Sr. Presidente, eu por mim digo que não tomei parte na discussão o anno passado, e mesmo que a tomasse, isso não queria dizer que ficava privado todo e qualquer Deputado de vir trazer a Camara qualquer questão a este respeito, que essa deliberação da Camara não impedia que um Deputado trouxesse uma questão sobre o modo como se devia interpretar o artigo da Carta no sentido deliberado (Apoiados). Mas diz-se, ninguem protestou; é verdade, mas eu faço justiça á maioria d'esta Camara que quando votou que o artigo não era Constitucional, não quiz com isso dizer que ficava assim legalmente interpretado este artigo da Carta (Apoiados) foi esta a hypothese em que houve a deliberação (Apoiados). Disse o nobre Deputado — que talvez se modificasse a opinião da maioria da Camara por deferencia a alguns Cavalheiros, que hoje compõem o Ministerio, e que naquelle tempo foram da opinião da constitucionalidade, do art. 63 da Carta.

Sr. Presidente, sobre isto parece-me que não ha mais que a opinião do nobre Deputado. (Apoiado) Se se considerar um pouco sobre o ponto, e sobre o modo como tem sido discutida, ver-se-ha que não póde existir o menor receio de que esta questão veio por deferencia com os Cavalheiros, que se sentam naquellas cadeiras do Ministerio.

Sr. Presidente, quando se entendeu que o art. 63.º não era constitucional, podia todavia entender-se tambem, como se entendeu, que não podia ser interpretado do modo que se quer que seja interpretado por uma deliberação da Maioria d'esta Camara, só por uma deliberação desta Camara, entendo que é necessario um novo modo de interpretar, e querendo que para isto se sigam os termos legaes, não contestemos nem á Commissão o direito de vir perguntar á Camara se o art. 63.º era ou não Constitucional, nem contestemos á Camara o direito de lhe responder como lhe respondeu (Apoiados) agora o que contestamos é o effeito do exercicio désse direito, contestamos que por uma pergunta d'uma Commissão, e uma resposta da Camara a essa pergunta, se dê força interpretativa d'um artigo da Carta. (Apoiados) E sobre esse ponto que eu entendo que não póde, de maneira nenhuma, deixar de admittir-se á discussão o Projecto que ha pouco foi para a Mesa, e não se póde, antes disso, discutir a Lei Eleitoral, sendo certo que eu voto contra elle, nos termos em que vem concebido, como deve suppor-se. Mas diz o nobre Deputado, que, deste modo não teremos Lei Eleitoral, teremos demorada a sua discussão, e não se quer Lei Eleitoral, quer-se que continuem os abusos, e vicios que existem no processo actual de Eleições — Eu admiro que o nobre Deputado, que se diz Senhor das practicas Parlamentares, que venha assim irrogar uma censura tão aspera sobre todos os seus Collegas, que teem mais razão para lhe a lançarem (Apoiados).

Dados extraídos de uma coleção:
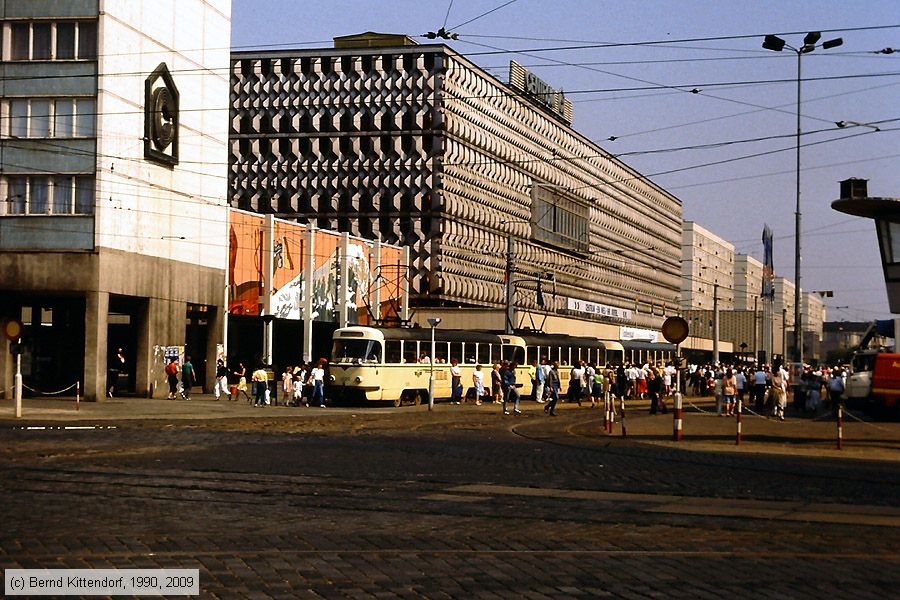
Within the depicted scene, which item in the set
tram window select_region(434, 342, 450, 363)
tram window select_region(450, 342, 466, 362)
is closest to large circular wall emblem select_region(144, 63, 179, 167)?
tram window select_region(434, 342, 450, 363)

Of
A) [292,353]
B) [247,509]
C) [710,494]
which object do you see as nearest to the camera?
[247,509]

* * *

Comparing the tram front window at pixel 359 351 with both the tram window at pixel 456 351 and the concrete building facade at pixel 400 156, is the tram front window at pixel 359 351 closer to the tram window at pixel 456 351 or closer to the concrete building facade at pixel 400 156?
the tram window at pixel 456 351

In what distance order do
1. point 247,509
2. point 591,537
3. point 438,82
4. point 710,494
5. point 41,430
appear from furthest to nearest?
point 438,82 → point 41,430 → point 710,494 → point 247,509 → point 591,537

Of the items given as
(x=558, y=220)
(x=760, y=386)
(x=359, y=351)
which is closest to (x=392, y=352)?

Pedido escrito: Repita fielmente a passagem do discurso que começa em "Sr. Presidente, sobre" e segue até "cadeiras do Ministerio.". As linhas de dados são material à parte, independente do discurso.

Resposta correta:
Sr. Presidente, sobre isto parece-me que não ha mais que a opinião do nobre Deputado. (Apoiado) Se se considerar um pouco sobre o ponto, e sobre o modo como tem sido discutida, ver-se-ha que não póde existir o menor receio de que esta questão veio por deferencia com os Cavalheiros, que se sentam naquellas cadeiras do Ministerio.